IN THE COURT OF APPEAL OF
THE REPUBLIC OF VANUATU Criminal Appeal Case No.3299 of 2018
(Criminal Appellate Jurisdiction)


BETWEEN: ROBERT PAKORO

Appellant


AND: PUBLIC PROSECUTOR
Respondent


Coram: Hon. Vincent Lunabek, Chief Justice
Hon. Justice John von Doussa
Hon. Justice Ronald Young
Hon. Justice Oliver Saksak
Hon. Justice Daniel Fatiaki
Hon. Justice Dudley Aru
Hon. Justice Gus Andrée Wiltens
Hon. Justice Stephen Felix


Counsel: Linda Bakokoto for the appellant
Betina Ngwele for the respondent


Date of hearing: 29th April 2019
Date of Judgment: 10th May 2019

__________________________________________________
JUDGMENT

__________________________________________________________________________________

Background

  1. The complainant whose name is suppressed, alleged her father had sexually abused her whilst she was between the ages of 10 and 12 years. Mr Pakoro the appellant was charged with 15 counts of sexual offending all of which he denied. He was tried and found guilty of 8 of the charges: 3 charges of sexual intercourse without consent (Counts 1, 2, and 5), 3 charges of incest (Counts 7, 8 and 10), and 2 charges of acts of indecency with a young person (Counts 13 and 14).
  2. On 28th November 2017 the primary judge sentenced the appellant to a starting sentence of 18 years imprisonment as concurrent sentences for the 3 charges of sexual intercourse without consent, (Counts 1, 2 and 5) 8 years imprisonment for the three charges of incest (Counts 7, 8, and 10) as concurrent sentences, and a further 8 years imprisonment as concurrent sentence for the two charges of acts of indecency with a young person (counts 13 and 14).
  3. Mr Pakoro was sentenced to an end sentence of 18 years imprisonment. The primary Judge did not give the appellant any deductions and the Judge did not suspend the sentence.

The Appeal

  1. Mr Pakoro appealed against the sentence of 18 years imprisonment initially on 4 grounds: namely that the primary Judge had erred in imposing a starting point of 18 years imprisonment; that the Judge failed to recognise the difference between digital and penile penetration when assessing the culpability of the appellant; that the Judge failed to make any deductions for the appellant’s unusual not guilty plea due to his belief that having confessed his sins to the Church Pastor, he was forgiven; and that the end sentence of 18 years was manifestly excessive.

#### PROBLEM TO WORK ON:
Answer these questions about the judgment:
(a) On what date was the appeal heard?
(b) Of how many charges was Mr Pakoro found guilty?
(c) On how many grounds did he initially appeal his sentence?
Rely only on the judgment above.

#### RECORD EXCERPTS:

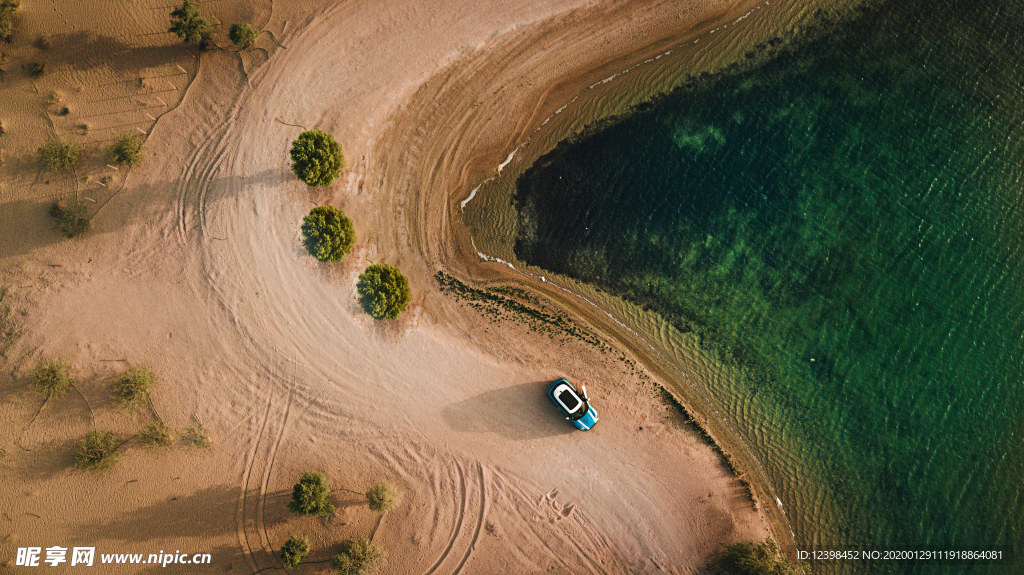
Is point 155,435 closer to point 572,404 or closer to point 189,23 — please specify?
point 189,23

--

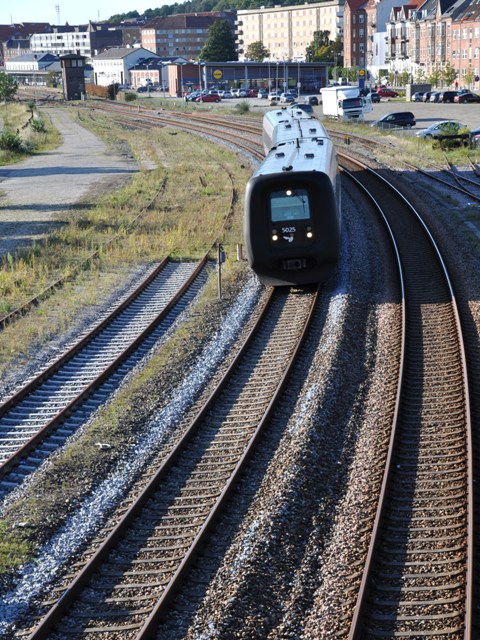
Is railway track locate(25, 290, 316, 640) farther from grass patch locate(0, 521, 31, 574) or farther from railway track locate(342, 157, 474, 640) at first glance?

#### CORRECT RESPONSE:
(a) 29th April 2019
(b) 8
(c) 4